Onboarding is a new human capital management program that is rapidly gaining popularity with business leaders in all sectors who really understand that their employees are their most important asset.

What is onboarding? For most human resource executives the term is self-explanatory. For the purpose of this column, a formal definition is in order. Believe it or not, Wikipedia explained the concept in a succinct manner without the typical consultant jargon common among those who want you to buy their onboarding program. Also, with companies making it easier to complete onboarding remotely it has become one of the most essential processes within a business.

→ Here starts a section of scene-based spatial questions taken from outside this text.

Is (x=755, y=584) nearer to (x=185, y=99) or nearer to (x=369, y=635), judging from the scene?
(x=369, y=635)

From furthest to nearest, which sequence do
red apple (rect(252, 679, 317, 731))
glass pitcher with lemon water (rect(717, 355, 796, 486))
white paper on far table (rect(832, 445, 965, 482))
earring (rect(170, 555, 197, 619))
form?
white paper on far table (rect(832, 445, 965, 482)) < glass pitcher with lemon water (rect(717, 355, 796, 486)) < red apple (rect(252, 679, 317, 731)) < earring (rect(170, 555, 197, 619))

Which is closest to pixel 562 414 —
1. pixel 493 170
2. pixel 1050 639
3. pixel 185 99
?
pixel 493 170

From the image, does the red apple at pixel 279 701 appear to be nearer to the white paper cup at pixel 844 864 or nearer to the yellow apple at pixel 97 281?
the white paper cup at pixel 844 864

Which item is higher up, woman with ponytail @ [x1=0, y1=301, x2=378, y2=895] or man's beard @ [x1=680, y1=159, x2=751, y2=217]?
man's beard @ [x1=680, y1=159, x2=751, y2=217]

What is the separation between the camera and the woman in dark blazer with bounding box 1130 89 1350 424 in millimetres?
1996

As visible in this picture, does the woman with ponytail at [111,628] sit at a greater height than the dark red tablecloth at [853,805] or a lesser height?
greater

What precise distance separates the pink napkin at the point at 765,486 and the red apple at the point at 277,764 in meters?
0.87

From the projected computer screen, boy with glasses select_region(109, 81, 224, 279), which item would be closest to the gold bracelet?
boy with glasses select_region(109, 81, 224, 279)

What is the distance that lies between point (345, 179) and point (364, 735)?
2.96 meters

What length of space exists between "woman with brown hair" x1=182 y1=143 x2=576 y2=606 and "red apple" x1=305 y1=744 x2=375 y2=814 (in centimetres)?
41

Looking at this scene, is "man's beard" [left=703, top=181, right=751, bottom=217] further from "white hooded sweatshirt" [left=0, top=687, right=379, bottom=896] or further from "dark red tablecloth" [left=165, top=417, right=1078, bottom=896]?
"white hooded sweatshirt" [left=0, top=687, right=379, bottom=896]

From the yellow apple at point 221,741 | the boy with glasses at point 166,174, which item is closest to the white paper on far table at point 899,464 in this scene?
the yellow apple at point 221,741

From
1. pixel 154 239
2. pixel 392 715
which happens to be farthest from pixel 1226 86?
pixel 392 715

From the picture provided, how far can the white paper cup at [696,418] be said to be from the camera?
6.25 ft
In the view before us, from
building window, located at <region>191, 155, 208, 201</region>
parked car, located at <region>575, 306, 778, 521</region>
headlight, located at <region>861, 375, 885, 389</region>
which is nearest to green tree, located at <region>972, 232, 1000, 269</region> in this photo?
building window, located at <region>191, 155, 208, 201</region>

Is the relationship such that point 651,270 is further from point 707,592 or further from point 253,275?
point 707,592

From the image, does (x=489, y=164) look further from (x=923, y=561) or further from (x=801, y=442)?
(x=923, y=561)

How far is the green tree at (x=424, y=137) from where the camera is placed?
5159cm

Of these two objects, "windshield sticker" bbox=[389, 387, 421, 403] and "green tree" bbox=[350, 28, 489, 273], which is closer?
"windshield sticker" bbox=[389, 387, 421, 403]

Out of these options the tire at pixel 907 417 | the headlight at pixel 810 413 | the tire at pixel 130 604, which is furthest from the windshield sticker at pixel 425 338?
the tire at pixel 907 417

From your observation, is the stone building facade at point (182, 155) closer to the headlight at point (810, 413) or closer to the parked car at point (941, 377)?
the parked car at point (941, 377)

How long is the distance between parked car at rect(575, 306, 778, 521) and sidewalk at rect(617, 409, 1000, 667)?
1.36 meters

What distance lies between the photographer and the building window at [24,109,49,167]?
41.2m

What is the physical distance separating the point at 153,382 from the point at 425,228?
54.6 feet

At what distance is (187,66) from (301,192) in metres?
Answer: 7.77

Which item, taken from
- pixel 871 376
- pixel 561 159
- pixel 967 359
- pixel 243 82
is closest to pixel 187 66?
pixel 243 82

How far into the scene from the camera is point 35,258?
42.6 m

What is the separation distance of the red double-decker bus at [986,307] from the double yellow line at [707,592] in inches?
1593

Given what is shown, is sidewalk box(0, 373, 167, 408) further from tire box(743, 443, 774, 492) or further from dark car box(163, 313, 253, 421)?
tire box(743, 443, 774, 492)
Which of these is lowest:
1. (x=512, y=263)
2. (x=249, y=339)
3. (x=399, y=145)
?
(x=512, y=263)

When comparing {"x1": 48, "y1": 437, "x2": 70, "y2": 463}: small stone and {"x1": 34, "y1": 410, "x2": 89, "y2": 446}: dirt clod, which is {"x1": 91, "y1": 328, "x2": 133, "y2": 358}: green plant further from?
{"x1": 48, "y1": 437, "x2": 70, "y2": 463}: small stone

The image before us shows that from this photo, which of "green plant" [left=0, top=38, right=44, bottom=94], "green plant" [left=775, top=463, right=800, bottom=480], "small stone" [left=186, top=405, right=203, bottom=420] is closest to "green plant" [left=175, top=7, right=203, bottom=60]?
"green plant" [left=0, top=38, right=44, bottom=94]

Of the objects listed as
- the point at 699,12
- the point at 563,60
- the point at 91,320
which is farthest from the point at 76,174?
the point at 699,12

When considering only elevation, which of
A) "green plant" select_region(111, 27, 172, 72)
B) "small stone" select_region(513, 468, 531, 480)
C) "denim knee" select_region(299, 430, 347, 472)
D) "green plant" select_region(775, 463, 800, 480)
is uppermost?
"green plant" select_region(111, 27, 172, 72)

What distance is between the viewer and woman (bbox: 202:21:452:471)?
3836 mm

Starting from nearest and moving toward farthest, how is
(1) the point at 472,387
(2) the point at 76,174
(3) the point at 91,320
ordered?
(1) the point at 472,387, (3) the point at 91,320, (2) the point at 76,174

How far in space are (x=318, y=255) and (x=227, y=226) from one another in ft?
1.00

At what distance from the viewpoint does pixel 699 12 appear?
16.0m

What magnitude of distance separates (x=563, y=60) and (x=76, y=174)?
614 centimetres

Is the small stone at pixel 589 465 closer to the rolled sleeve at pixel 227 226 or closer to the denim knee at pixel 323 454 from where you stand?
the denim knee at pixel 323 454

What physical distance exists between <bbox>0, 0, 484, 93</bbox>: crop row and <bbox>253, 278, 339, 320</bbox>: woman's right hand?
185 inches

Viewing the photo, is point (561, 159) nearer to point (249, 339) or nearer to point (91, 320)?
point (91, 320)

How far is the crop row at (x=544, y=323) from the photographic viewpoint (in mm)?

“Onboarding is the process of acquiring, accommodating, assimilating and accelerating new team members, whether they come from outside or inside the organization. The prerequisite to successful onboarding is getting your organization aligned around the need and the role.” For more information, visit Amazon and review, “Onboarding, How To Get Your Employees Up To Speed In Half The Time,” by George Bradt and Mary Vonnegut.

If the definition of executive search is the process of getting married after four or five dates, and truth be told that is exactly what candidates say the recruitment process is like, then why would an organization spend thousands or hundreds of thousands of dollars on recruiting a key executive or manager without giving much thought to onboarding the individual into the organization to accelerate their contributions and to ensure a long and successful tenure?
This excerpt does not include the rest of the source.